* TASK INSTRUCTIONS
Please answer from the thread on asynchronicity in D: how much RAM would the stacks alone take under a thread-per-socket design with a 4k stack?

* DOCUMENT SECTION
● ● ● ●

Asynchronicity in D

Fri Apr 1 18:08:13 PDT 2011

On Fri, 1 Apr 2011, dsimcha wrote:

> On 4/1/2011 7:27 PM, Sean Kelly wrote:
> > On Apr 1, 2011, at 2:24 PM, dsimcha wrote:
> > 
> > > == Quote from Brad Roberts (braddr at puremagic.com)'s article
> > > > I've got an app that regularly runs with hundreds of thousands of
> > > > connections (though most of them are mostly idle).  I haven't seen it
> > > > break 1M yet, but the only thing stopping it is file descriptor limits
> > > > and
> > > > memory.  It runs a very standard 1 thread per cpu model.  Unfortunatly,
> > > > not yet in D.
> > > > Later,
> > > > Brad
> > > 
> > > Why/how do you have all these connections open concurrently with only a
> > > few
> > > threads?  Fibers?  A huge asynchronous message queue to deal with new
> > > requests
> > > from connections that aren't idle?
> > 
> > A huge asynchronous message queue.  State is handled either explicitly or
> > implicitly via fibers.  After reading Brad's statement, I'd be interested in
> > seeing a comparison of the memory and performance differences of a thread
> > per socket vs. asynchronous model though (assuming that sockets don't need
> > to interact, so no need for synchronization).
> 
> From the discussions lately I'm thoroughly surprised just how specialized a
> field massively concurrent server programming apparently is.  Since it's so
> far from the type of programming I do my naive opinion was that it wouldn't
> take a Real Programmer from another specialty (though I emphasize Real
> Programmer, not code monkey) long to get up to speed.

I won't go into the why part, it's not interesting here, and I probably 
can't talk about it anyway.

The simplified view of how: No fibers, just a small number of kernel 
threads (via pthread).  An epoll thread that queues tasks that are 
pulled by the 1 per cpu worker threads.  The queue is only as big as the 
outstanding work to do.  Assuming that the rate of socket events is less 
than the time it takes to deal with the data, the queue stays empty.

It's actually quite a simple architecture at the 50k foot view.  Having 
recently hired some new people, I've got recent evidence... it doesn't 
take a lot of time to fully 'get' the network layer of the system.  
There's other parts that are more complicated, but they're not part of 
this discussion.

A thread per socket would never handle this load.  Even with a 4k stack 
(which you'd have to be _super_ careful with since C/C++/D does nothing to 
help you track), you'd be spending 4G of ram on just the stacks.  And 
that's before you get near the data structures for all the sockets, etc.

Later,
Brad

● ● ● ●

* SUPPLIED MATERIAL
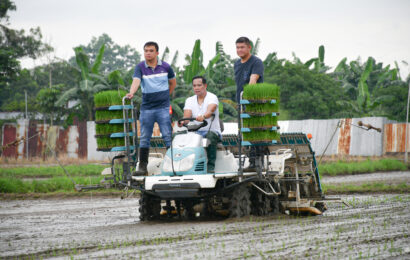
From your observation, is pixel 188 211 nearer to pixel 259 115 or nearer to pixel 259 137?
pixel 259 137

● ● ● ●

* RESPONSE
4G of RAM.